Version 2 of Case Generate

[orlandoisepic]

Changes

This changes everything 🤯 🤩

The biggest overarching change is the inclusion of preCICE Config Graph as a dependency and a change to the topology schema.

Process flow

1. Read arguments and check that the given file is a .yaml file and adheres to the topology schema
2. Preprocess the topology (for details see "Preprocessing")
3. Create config-graph nodes (for details, see "Changes to the generating process")
4. Based on these nodes, create the precice-config.xml file
5. Also create the adapter-config.json based on the nodes
6. Copy (or fill out) utility template files to the output folder

Changes to the topology

The topology only takes the two arguments (or "main" elements) participants and exchanges. A detailed overview over the topology can be found in precicecasegenerate/schemas/README.md.
The elements coupling-scheme and acceleration were removed to reduce complexity.

Preprocessing

Preprocessing includes checking if the topology is valid.

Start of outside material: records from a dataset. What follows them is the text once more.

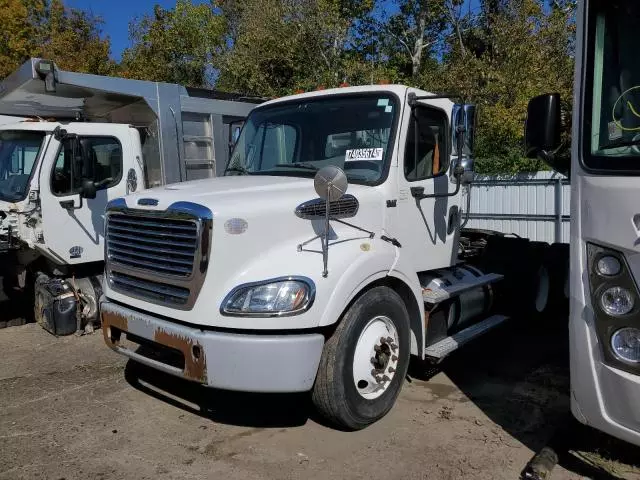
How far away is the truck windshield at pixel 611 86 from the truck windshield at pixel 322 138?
1679 millimetres

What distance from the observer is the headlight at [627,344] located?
2.90 metres

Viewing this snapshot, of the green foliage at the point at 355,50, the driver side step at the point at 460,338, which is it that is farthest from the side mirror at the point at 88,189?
the green foliage at the point at 355,50

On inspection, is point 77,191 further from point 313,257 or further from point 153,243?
point 313,257

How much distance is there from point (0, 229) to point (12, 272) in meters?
0.53

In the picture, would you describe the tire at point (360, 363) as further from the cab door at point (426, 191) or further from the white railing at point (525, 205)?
the white railing at point (525, 205)

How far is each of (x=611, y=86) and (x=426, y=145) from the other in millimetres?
1950

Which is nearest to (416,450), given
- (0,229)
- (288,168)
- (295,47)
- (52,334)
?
(288,168)

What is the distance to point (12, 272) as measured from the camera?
668 centimetres

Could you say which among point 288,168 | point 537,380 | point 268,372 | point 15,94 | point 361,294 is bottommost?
point 537,380

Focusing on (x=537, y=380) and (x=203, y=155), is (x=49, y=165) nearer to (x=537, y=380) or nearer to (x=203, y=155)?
(x=203, y=155)

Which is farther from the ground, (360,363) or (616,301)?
(616,301)

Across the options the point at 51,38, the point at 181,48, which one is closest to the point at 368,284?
the point at 181,48

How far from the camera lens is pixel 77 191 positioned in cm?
672

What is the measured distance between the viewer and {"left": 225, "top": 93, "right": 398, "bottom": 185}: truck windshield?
4.64 m
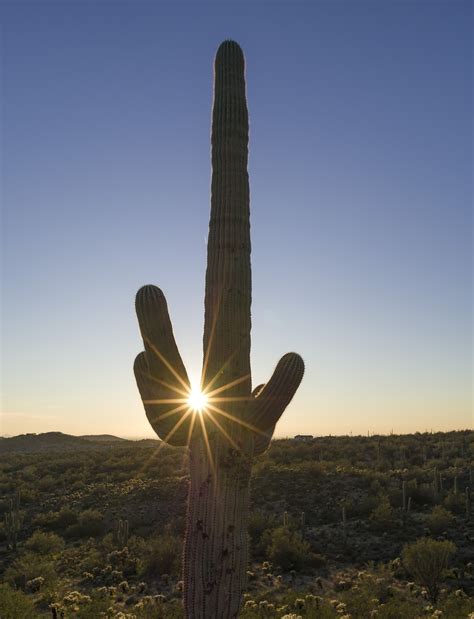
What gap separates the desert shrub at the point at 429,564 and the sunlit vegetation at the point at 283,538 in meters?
0.02

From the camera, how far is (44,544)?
64.1 feet

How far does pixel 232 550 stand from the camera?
6.40m

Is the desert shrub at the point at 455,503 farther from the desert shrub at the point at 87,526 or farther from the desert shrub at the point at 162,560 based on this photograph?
the desert shrub at the point at 87,526

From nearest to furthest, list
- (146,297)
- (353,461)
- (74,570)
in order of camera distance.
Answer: (146,297) → (74,570) → (353,461)

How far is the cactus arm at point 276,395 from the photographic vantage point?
6797mm

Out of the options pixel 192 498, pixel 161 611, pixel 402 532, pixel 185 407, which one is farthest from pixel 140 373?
pixel 402 532

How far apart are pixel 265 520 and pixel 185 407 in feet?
47.5

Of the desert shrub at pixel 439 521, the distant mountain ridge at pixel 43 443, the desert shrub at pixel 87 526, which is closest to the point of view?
the desert shrub at pixel 439 521

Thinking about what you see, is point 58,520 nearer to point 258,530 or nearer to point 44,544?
point 44,544

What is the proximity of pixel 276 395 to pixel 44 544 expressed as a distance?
16126 millimetres

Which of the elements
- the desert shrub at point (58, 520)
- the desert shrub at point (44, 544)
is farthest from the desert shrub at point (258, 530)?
the desert shrub at point (58, 520)

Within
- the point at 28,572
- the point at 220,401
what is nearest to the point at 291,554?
the point at 28,572

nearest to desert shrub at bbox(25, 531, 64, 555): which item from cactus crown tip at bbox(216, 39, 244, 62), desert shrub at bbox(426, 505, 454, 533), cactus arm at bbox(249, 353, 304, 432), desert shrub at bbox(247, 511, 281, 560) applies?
desert shrub at bbox(247, 511, 281, 560)

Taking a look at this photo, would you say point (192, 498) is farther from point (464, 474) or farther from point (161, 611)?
point (464, 474)
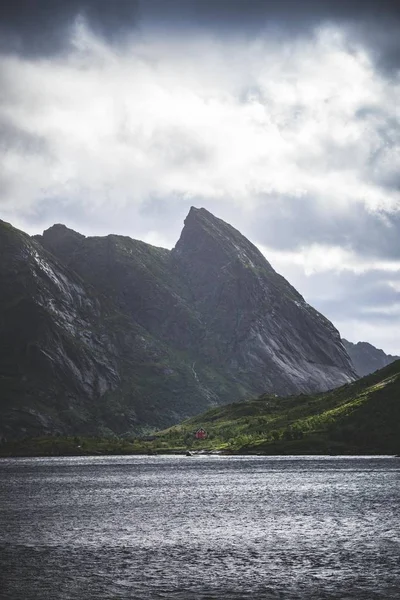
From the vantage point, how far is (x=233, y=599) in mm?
54750

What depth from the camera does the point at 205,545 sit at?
3310 inches

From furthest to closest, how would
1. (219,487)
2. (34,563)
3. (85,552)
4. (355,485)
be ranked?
(219,487)
(355,485)
(85,552)
(34,563)

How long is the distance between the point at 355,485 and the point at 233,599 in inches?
4649

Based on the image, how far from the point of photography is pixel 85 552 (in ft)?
264

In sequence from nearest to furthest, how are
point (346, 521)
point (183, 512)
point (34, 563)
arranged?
point (34, 563) < point (346, 521) < point (183, 512)

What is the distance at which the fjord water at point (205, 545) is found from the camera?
59688 millimetres

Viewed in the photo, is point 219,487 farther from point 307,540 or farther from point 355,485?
Answer: point 307,540

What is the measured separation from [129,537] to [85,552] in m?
12.7

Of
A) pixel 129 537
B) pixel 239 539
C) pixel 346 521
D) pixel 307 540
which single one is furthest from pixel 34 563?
pixel 346 521

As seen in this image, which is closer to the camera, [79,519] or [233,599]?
[233,599]

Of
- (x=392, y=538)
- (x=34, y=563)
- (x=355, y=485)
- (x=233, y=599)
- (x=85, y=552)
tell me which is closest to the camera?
(x=233, y=599)

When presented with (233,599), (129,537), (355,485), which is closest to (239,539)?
(129,537)

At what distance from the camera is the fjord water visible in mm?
59688

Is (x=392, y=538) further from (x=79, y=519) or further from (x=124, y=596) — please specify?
(x=79, y=519)
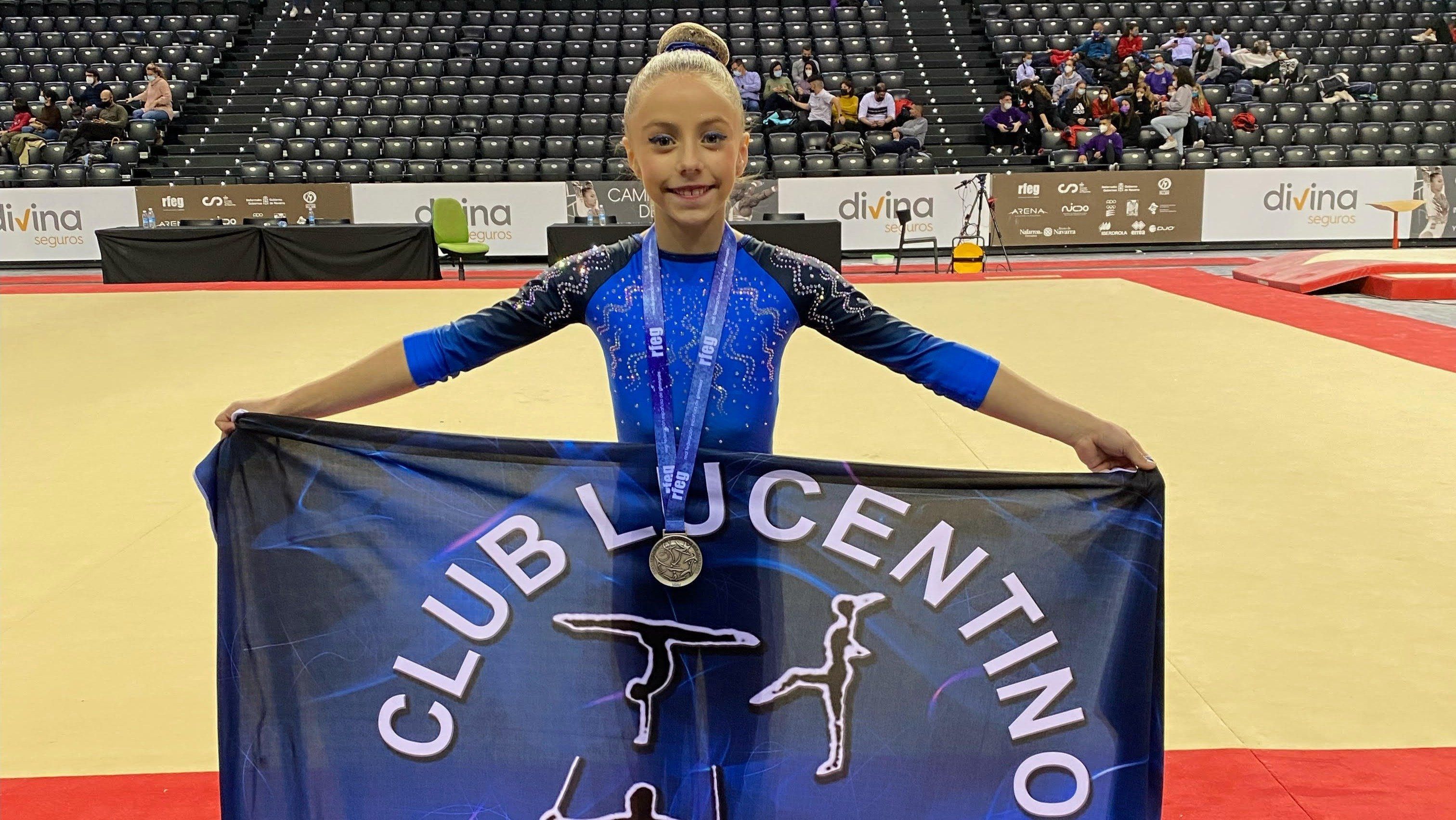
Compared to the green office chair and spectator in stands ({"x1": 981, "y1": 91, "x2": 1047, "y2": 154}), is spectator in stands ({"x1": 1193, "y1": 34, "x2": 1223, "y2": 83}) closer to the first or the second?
spectator in stands ({"x1": 981, "y1": 91, "x2": 1047, "y2": 154})

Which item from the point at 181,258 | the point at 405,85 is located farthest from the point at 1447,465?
the point at 405,85

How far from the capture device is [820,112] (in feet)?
57.0

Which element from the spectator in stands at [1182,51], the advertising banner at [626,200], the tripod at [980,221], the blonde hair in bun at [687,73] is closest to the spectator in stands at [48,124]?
the advertising banner at [626,200]

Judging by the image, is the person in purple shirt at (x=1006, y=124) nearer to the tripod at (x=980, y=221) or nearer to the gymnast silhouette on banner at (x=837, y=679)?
the tripod at (x=980, y=221)

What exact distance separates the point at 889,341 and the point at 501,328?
0.61 meters

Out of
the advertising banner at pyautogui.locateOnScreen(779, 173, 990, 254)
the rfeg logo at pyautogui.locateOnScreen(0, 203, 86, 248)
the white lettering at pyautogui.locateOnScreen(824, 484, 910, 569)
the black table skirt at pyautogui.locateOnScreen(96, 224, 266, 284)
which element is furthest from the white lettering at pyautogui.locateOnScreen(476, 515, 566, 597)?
the rfeg logo at pyautogui.locateOnScreen(0, 203, 86, 248)

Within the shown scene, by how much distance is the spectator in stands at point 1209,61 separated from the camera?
18422mm

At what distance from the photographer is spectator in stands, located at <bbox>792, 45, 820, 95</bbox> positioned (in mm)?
17766

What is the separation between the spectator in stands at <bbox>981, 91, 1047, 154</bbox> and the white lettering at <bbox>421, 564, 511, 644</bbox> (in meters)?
16.2

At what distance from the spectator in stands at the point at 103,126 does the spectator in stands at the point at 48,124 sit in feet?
0.60

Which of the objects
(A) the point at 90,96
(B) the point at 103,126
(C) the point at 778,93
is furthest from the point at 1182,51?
(A) the point at 90,96

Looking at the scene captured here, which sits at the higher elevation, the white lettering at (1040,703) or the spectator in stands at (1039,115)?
the spectator in stands at (1039,115)

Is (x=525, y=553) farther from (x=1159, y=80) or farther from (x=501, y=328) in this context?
(x=1159, y=80)

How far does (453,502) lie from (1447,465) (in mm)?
4780
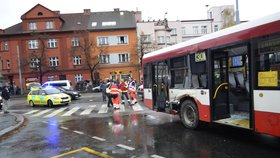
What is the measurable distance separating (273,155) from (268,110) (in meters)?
0.98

The following checks are executed:

• Participant names are unique
• Participants mentioned in exchanges actually exist
• Exchanges are not loops (i.e., from A to A)
• Remove any participants that are declared but not used (do not appear in any exchange)
• Check data names to see if they contain special words (see "Changes to the generating process", 3.)

These checks are necessary to guarantee a valid topology and adapter-configs.

Changes to the generating process

Well, it was redesigned from the ground up.
I tried to make everything as modular as possible, so that single functions can be modified without influencing others.
The main logic now relies on the preCICE Config Graph and its nodes. These nodes are created in the following sequence:

1. Participants. They are not influenced by any other node.
2. Patches (they are not actually config-graph nodes, but they are vital for the data nodes, meshes etc.). They are tricky to initialize because they depend on the data that is exchanged from / to them.

   The patches names might be altered and this step MUST be executed before data nodes are initialized.

3. Data nodes. This step assigns the exchanges to data nodes, so that they can be retrieved later. This step is very complex, as all kinds of edge-case scenarios are probed.

   These include: A --Color (scalar)-> B and A --Color (vector) -> B, which needs to be resolved into two data nodes, "Color-Vector" and "Color-Scalar".
   Another possibility is A --Color-> B and B --Color-> A, which means that one of the "Color"'s needs to be changed to something unique, like "Pretty-Color". This is why, during preprocessing, it is checked whether any data name contains such a special "uniquifier".

   A full list of these uniquifiers, intensive and extensive data, as well as data->data-type map can be found in precicecasegenerate/cli_helper.py

4. Meshes. Meshes are created based on the patches and data exchanged between participants.

   If participants with different dimensionalities try to exchange data, the dimension of the mesh with lower dimensionality is increased.

5. Mappings. Mappings are created based on the meshes and data exchanged between participants.

   Extensive data leads to a write-conservative mapping, intensive data leads to a read-consistent mapping.

6. Exchanges. They are created based on the exchanges tag of the topology and are not so complex.

   However, since no coupling-scheme configuration is given, any coupling-scheme must be inferred from them. Since "strong" exchanges do no necessarily lead to implicit coupling schemes, only a list of "potential couplings" is created.

7. Coupling-schemes. These are created in two steps:
   First, the list of "potential couplings" is scanned to find bidirectional strong couplings. If any exist, an implicit-, or multi-coupling-scheme, is created.
   Next, explicit coupling-scheme are created based on the remaining "potential couplings"
8. M2N. They are created for all participants exchanging something between them and the control participant of the multi-coupling-scheme.

As mentioned above, each of these steps can be modified without influencing the other steps, as long as necessary return values remain in their original format.

The code for this can be found in precicecasegenereate/node_creator.py.

New features

At least I was not aware of them before:

• There can now be multiple coupling-schemes and a multi-coupling-scheme is only created if more than two strong exchanges exist
• Data names do not have to be unique to result in a correct config file. If the topology is "unambiguous", then data-names will be made unique by prepending adjectives like "Scary-". This is used to avoid situations where A --Color-> B and B --Color-> A, which would result in the same data being read and written by a participant, which is not allowed.
• Mappings will be chosen based on the "type" (this is a bad word since the topology uses "type" in another context. I used "kind"-of-data in the code) of data, which can either be "extensive" -> write-conservative or "intensive" -> read-consistent.
• Data-type (vector or scalar) will be inferred from data name if not given (force -> vector, temperature -> scalar)
• Patches will be split up if necessary. It can be necessary to split them up, if both extensive and intensive data is supposed to be mapped from them. Then we create "Intensive-" and "Extensive-" versions of this patch

Changes to utility files

The README.md template has been reworked slightly, as well as the clean.sh file.

Changes to tests

Tests now include validating topologies against predefined ones with the config-graph's new check_config_equivalence() function as well as running the config-checker.